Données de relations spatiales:
* * *
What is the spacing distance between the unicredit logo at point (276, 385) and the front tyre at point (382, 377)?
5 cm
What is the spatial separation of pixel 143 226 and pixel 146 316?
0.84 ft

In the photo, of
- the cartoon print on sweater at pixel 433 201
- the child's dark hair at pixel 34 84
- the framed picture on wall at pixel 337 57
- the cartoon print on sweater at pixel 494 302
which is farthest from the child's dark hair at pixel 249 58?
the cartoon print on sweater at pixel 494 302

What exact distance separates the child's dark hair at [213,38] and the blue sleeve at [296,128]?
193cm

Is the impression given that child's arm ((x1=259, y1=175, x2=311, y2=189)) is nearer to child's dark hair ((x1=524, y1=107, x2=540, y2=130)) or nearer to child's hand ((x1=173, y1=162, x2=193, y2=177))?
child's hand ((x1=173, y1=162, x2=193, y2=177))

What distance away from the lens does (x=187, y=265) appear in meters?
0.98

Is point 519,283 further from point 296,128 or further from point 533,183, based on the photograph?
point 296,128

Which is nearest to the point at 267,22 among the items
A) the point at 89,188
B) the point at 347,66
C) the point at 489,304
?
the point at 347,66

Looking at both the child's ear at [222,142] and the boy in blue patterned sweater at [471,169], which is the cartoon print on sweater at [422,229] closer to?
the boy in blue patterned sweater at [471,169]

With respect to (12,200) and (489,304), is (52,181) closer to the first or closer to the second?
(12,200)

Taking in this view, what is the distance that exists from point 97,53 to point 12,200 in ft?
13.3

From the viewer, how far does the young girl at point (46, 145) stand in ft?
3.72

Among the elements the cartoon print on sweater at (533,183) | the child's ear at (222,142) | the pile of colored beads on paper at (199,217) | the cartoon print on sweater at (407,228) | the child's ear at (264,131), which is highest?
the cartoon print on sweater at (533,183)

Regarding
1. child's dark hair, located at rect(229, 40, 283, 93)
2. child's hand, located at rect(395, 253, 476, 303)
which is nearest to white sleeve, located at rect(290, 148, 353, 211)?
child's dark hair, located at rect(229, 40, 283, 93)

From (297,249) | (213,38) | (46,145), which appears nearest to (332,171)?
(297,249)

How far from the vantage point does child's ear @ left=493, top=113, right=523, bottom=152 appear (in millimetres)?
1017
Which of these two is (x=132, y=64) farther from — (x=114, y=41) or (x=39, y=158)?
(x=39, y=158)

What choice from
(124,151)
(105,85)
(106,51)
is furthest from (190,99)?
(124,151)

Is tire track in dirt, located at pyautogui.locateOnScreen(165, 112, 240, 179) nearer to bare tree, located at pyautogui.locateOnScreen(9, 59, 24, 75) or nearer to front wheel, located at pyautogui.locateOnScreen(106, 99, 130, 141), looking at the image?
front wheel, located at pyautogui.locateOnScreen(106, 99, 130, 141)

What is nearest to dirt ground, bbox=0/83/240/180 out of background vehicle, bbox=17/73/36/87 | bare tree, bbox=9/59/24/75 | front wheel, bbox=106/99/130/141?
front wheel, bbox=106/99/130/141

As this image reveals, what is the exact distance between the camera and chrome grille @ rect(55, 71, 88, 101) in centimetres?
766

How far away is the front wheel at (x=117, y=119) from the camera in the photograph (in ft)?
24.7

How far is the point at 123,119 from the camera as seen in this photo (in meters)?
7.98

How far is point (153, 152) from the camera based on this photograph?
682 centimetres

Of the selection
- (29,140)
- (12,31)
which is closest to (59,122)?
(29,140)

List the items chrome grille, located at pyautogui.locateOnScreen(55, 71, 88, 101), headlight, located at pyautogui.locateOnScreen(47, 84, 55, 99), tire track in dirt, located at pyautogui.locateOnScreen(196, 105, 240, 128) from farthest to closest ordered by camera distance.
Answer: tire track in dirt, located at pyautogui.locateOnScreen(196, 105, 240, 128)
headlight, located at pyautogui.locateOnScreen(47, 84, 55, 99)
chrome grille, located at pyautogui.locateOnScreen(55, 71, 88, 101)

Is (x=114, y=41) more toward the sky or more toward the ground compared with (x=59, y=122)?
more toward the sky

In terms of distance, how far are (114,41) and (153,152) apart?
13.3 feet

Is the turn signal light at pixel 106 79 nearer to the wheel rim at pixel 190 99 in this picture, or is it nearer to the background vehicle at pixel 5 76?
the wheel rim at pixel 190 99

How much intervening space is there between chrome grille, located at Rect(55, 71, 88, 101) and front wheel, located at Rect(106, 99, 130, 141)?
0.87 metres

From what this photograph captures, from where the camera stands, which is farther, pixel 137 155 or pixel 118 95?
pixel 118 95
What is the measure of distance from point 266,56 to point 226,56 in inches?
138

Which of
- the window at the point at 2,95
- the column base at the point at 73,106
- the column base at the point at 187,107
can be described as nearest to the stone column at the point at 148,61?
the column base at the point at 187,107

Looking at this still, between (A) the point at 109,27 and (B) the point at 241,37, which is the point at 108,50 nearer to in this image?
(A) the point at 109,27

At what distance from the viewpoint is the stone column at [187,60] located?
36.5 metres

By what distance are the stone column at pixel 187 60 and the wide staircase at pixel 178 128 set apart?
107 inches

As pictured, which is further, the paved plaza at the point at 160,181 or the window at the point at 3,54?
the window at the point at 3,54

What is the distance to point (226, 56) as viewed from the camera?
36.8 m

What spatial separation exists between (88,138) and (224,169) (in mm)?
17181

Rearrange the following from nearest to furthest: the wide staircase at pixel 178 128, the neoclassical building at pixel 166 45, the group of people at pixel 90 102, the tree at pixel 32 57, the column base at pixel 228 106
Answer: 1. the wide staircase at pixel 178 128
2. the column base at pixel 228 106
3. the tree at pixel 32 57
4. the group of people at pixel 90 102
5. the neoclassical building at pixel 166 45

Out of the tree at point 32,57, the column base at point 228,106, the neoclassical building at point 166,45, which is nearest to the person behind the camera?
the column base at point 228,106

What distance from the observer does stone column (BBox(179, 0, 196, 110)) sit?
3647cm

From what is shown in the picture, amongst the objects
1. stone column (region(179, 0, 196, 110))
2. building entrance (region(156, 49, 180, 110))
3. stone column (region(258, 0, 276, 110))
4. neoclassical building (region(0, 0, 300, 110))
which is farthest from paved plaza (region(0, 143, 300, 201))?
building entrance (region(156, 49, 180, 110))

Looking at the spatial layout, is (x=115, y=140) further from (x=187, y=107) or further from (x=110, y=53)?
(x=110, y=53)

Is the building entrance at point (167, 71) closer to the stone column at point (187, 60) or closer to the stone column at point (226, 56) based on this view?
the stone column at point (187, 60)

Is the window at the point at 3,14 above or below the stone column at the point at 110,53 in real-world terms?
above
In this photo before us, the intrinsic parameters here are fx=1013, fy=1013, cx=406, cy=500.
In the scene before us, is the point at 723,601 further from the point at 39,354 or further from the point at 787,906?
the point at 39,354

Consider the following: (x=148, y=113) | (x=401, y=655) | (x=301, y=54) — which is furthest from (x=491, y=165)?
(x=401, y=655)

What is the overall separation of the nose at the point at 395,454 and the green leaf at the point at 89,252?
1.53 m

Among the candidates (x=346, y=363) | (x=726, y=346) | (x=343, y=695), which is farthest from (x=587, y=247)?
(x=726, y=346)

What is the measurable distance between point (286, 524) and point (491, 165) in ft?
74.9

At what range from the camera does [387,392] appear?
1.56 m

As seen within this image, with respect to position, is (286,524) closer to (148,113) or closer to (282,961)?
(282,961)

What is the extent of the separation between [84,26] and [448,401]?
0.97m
* * *
Consigne: Présente sous forme de tableau Markdown, avec les colonnes « N° » et « Ligne », les lignes allant de celle qui contient « At what range » jusqu'à la dernière ligne des entrées, incluses, sans les lignes vides.

Solution détaillée:
| N° | Ligne |
|---|---|
| 1 | At what range from the camera does [387,392] appear? |
| 2 | 1.56 m |
| 3 | As seen within this image, with respect to position, is (286,524) closer to (148,113) or closer to (282,961)? |
| 4 | (282,961) |
| 5 | What is the extent of the separation between [84,26] and [448,401]? |
| 6 | 0.97m |